BEGIN Selected extract

Historically, law enforcement agencies are conservative and hesitant to move away from command-and-control leadership and towards giving employees more autonomy. However, my experience is that they are slowly becoming more open to the more progressive styles of leadership. A leadership program that was started by the California Commission on Police Officer Standards and Training in 1989, the Sherman Block Supervisory Leadership Institute (SBSLI) is very progressive and has trained several thousand front line supervisors from every law enforcement agency in California. 

 

Maybe the Uvalde event is the impetus for law enforcement people in positions of power to start embracing empowerment; hiring and promoting the right people, giving guidance, goals, and vision, and encouraging officers to make as many decisions as possible. 

 

The first officers on the scene at Uvalde didn’t seem to think of themselves as leaders. If they did, they would have made the decision, without being told, to do something. In watching video on the incident, I would call many of these officers unengaged. The reality is that everyone, no matter their title or position, influences other people and is therefore a leader (Sanborn 2006). Everyone should be encouraged to practice being better leaders by honing and practicing their leadership skills.

END Selected extract
BEGIN Data shown

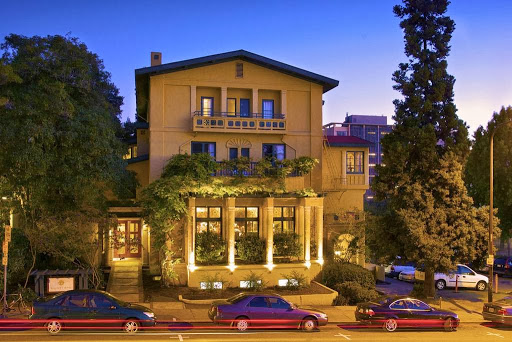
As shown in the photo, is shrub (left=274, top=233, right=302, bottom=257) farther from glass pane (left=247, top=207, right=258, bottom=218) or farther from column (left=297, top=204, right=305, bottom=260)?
glass pane (left=247, top=207, right=258, bottom=218)

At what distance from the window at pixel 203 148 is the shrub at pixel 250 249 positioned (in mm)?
5432

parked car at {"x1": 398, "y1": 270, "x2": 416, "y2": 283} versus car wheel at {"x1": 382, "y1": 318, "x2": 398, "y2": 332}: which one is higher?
car wheel at {"x1": 382, "y1": 318, "x2": 398, "y2": 332}

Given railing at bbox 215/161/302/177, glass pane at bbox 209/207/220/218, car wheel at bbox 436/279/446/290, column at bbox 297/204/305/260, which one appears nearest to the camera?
railing at bbox 215/161/302/177

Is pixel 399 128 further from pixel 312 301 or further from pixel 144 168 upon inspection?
pixel 144 168

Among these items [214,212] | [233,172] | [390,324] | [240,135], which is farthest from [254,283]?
[240,135]

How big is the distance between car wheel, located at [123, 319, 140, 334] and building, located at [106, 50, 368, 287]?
344 inches

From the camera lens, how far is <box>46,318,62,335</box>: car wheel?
1573 centimetres

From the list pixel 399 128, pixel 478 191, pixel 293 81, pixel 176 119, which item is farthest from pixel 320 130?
pixel 478 191

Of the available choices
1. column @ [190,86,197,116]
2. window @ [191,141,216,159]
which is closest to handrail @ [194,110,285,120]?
column @ [190,86,197,116]

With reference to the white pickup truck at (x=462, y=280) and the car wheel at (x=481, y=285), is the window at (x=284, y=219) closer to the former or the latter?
the white pickup truck at (x=462, y=280)

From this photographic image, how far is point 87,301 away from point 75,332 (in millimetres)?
1037

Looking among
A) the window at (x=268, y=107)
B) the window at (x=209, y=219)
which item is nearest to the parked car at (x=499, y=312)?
the window at (x=209, y=219)

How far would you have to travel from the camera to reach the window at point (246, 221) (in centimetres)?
2742

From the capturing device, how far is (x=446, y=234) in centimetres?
2309
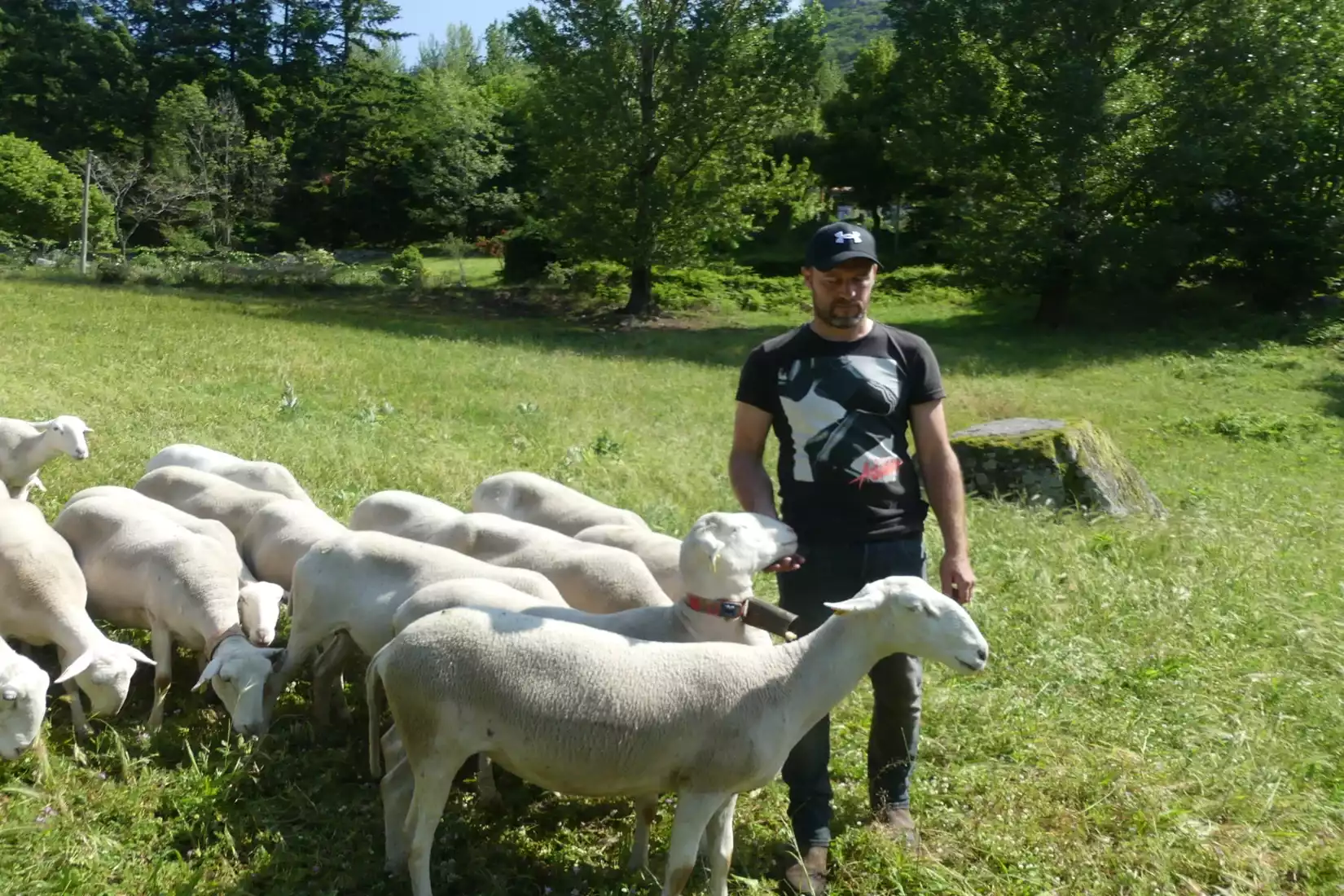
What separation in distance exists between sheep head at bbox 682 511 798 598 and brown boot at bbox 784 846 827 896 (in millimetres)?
1059

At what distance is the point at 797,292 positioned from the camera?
3019 centimetres

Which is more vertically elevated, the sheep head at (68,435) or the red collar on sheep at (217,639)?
the sheep head at (68,435)

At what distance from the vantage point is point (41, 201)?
34.1 metres

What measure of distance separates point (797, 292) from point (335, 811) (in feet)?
88.7

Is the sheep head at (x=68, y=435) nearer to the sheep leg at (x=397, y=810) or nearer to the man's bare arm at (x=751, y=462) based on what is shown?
the sheep leg at (x=397, y=810)

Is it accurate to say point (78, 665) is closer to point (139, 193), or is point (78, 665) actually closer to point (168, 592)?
point (168, 592)

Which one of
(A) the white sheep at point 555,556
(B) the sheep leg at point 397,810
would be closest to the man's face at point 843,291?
(A) the white sheep at point 555,556

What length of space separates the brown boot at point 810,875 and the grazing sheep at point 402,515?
302 centimetres

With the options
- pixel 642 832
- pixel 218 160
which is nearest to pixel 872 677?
pixel 642 832

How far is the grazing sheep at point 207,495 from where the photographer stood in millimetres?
6648

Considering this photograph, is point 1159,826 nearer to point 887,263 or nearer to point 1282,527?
point 1282,527

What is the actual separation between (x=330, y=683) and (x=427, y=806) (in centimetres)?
174

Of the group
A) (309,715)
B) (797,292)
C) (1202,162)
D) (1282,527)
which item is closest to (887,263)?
(797,292)

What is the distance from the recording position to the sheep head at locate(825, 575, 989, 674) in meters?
3.51
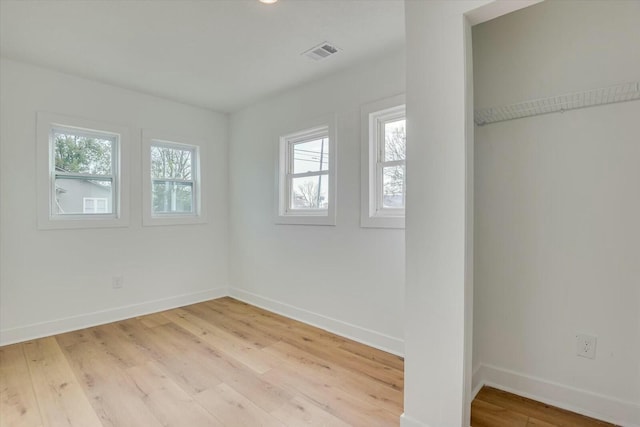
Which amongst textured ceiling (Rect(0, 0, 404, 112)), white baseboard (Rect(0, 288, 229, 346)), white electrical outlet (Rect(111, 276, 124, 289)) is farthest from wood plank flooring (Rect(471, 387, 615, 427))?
white electrical outlet (Rect(111, 276, 124, 289))

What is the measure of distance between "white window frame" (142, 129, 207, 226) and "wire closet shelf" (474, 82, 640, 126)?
3.28 meters

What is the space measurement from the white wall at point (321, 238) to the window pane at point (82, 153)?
145cm

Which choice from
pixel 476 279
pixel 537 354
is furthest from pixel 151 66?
pixel 537 354

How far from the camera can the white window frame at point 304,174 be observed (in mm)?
3068

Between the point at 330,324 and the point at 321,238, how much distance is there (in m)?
0.85

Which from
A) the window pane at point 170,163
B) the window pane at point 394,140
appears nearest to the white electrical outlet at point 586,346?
the window pane at point 394,140

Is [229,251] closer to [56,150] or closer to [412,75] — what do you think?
[56,150]

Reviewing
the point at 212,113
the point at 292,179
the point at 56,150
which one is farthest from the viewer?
the point at 212,113

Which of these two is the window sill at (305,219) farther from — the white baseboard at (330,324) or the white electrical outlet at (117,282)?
the white electrical outlet at (117,282)

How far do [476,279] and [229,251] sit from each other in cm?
320

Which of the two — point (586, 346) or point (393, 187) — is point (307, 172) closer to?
point (393, 187)

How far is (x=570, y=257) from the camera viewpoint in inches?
72.9

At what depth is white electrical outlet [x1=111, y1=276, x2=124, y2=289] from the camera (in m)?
3.37

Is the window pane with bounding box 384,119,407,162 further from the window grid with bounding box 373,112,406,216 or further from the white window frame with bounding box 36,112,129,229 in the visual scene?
the white window frame with bounding box 36,112,129,229
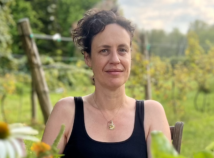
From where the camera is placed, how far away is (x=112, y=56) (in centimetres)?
137

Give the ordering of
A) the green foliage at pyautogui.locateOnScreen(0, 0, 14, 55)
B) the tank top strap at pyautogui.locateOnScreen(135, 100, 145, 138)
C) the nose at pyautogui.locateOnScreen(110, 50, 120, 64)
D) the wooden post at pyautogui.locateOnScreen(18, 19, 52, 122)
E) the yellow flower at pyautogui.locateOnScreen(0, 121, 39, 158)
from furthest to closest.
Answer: the green foliage at pyautogui.locateOnScreen(0, 0, 14, 55) → the wooden post at pyautogui.locateOnScreen(18, 19, 52, 122) → the tank top strap at pyautogui.locateOnScreen(135, 100, 145, 138) → the nose at pyautogui.locateOnScreen(110, 50, 120, 64) → the yellow flower at pyautogui.locateOnScreen(0, 121, 39, 158)

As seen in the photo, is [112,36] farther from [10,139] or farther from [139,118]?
[10,139]

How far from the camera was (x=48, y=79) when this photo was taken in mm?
7773

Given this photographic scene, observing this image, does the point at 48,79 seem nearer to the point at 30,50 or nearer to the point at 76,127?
the point at 30,50

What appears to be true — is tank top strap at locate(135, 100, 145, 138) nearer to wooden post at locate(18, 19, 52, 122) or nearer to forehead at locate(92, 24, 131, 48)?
forehead at locate(92, 24, 131, 48)

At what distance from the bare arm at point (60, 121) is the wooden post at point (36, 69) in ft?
8.79

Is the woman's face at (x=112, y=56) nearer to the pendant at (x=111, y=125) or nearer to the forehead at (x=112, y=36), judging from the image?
the forehead at (x=112, y=36)

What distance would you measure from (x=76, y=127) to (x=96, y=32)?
0.42 m

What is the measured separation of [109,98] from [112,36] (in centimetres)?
30

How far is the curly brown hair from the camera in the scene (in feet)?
4.84

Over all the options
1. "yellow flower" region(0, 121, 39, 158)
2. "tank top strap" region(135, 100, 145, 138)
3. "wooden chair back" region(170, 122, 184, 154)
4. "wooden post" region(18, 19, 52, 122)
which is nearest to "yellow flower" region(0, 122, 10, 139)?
"yellow flower" region(0, 121, 39, 158)

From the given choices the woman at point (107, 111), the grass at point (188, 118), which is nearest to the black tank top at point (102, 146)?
the woman at point (107, 111)

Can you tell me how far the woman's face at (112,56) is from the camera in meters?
1.38

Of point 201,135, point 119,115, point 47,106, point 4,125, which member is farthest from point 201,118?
point 4,125
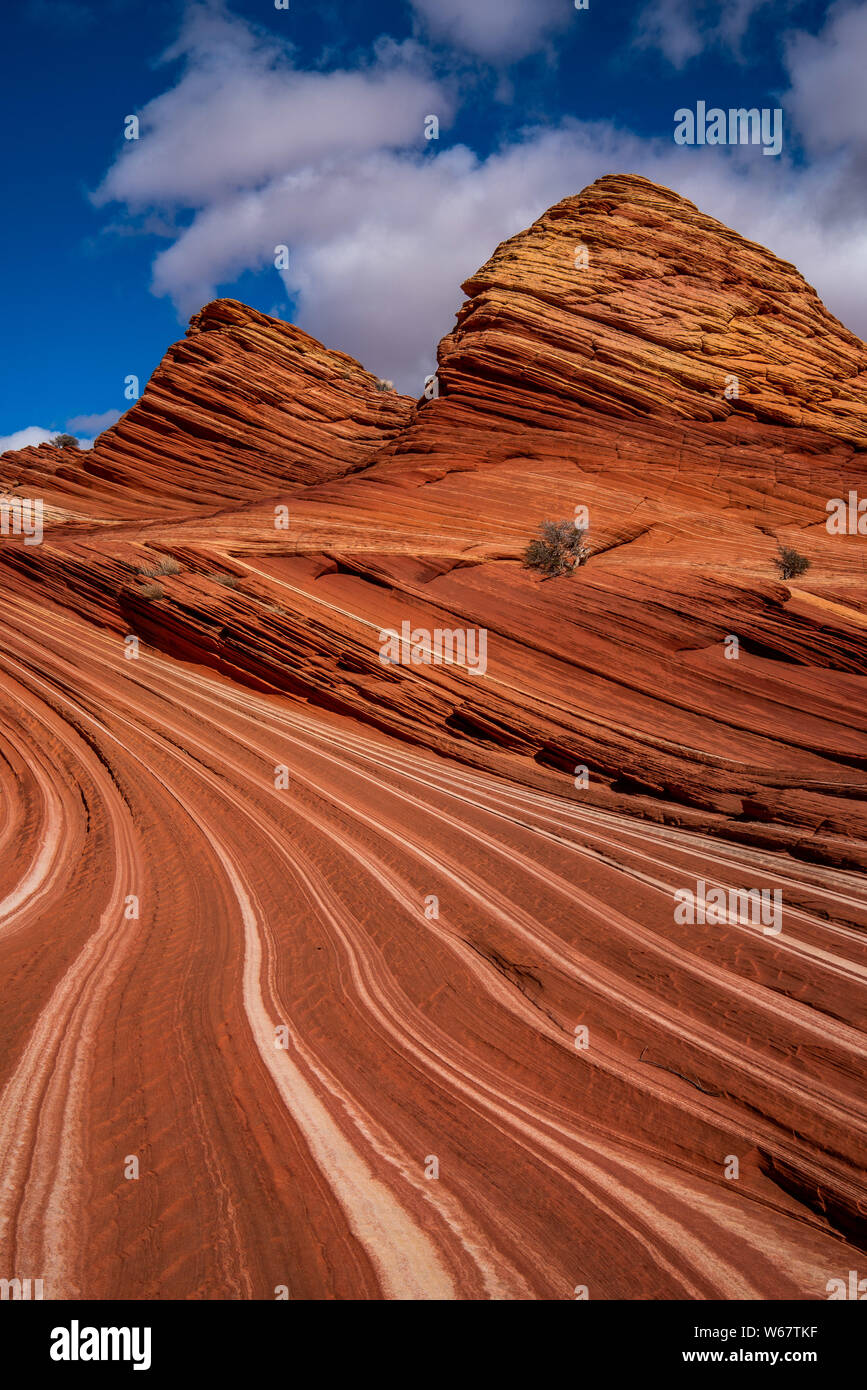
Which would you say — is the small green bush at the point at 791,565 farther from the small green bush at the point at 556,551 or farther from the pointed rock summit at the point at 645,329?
the pointed rock summit at the point at 645,329

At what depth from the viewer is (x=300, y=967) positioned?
21.4 ft

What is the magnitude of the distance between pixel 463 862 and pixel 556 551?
11564mm

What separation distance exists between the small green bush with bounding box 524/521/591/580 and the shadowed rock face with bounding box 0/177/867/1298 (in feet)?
1.79

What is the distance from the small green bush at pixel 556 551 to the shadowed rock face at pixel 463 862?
0.55m

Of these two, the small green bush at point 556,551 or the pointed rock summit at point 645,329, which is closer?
the small green bush at point 556,551

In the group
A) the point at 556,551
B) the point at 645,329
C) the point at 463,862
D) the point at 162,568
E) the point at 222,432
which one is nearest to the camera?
the point at 463,862

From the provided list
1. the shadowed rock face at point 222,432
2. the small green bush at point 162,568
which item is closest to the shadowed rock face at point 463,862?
the small green bush at point 162,568

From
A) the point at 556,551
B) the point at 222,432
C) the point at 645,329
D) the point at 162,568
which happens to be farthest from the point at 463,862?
the point at 222,432

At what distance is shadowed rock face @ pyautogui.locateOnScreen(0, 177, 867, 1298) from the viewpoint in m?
3.81

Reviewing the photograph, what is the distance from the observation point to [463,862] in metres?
8.97

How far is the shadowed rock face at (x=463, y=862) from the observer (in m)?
3.81

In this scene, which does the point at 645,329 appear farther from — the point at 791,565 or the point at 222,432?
the point at 222,432

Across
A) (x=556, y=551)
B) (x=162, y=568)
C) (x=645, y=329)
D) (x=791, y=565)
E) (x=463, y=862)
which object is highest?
(x=645, y=329)

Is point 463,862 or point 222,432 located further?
point 222,432
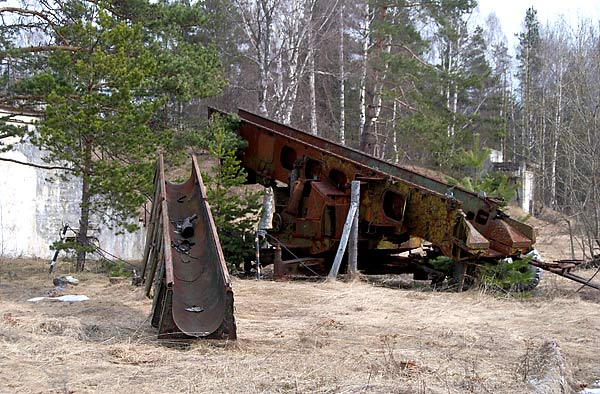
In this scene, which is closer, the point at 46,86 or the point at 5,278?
the point at 46,86

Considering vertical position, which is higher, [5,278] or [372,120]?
[372,120]

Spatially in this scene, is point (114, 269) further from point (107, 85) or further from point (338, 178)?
point (338, 178)

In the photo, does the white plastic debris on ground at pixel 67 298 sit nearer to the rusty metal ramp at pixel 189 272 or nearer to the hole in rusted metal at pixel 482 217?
the rusty metal ramp at pixel 189 272

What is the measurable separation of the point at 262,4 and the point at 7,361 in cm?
1667

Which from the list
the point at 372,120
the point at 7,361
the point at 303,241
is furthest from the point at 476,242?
the point at 372,120

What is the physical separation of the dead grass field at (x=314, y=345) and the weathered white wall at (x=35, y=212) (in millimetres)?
9116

END Data shown

_Given task_
Copy the passage on police leadership word for word, starting at the words "Historically, law enforcement" and stopping after "decisions as possible.". The lines serve no purpose here.

_Written reply_
Historically, law enforcement agencies are conservative and hesitant to move away from command-and-control leadership and towards giving employees more autonomy. However, my experience is that they are slowly becoming more open to the more progressive styles of leadership. A leadership program that was started by the California Commission on Police Officer Standards and Training in 1989, the Sherman Block Supervisory Leadership Institute (SBSLI) is very progressive and has trained several thousand front line supervisors from every law enforcement agency in California. 

 

Maybe the Uvalde event is the impetus for law enforcement people in positions of power to start embracing empowerment; hiring and promoting the right people, giving guidance, goals, and vision, and encouraging officers to make as many decisions as possible.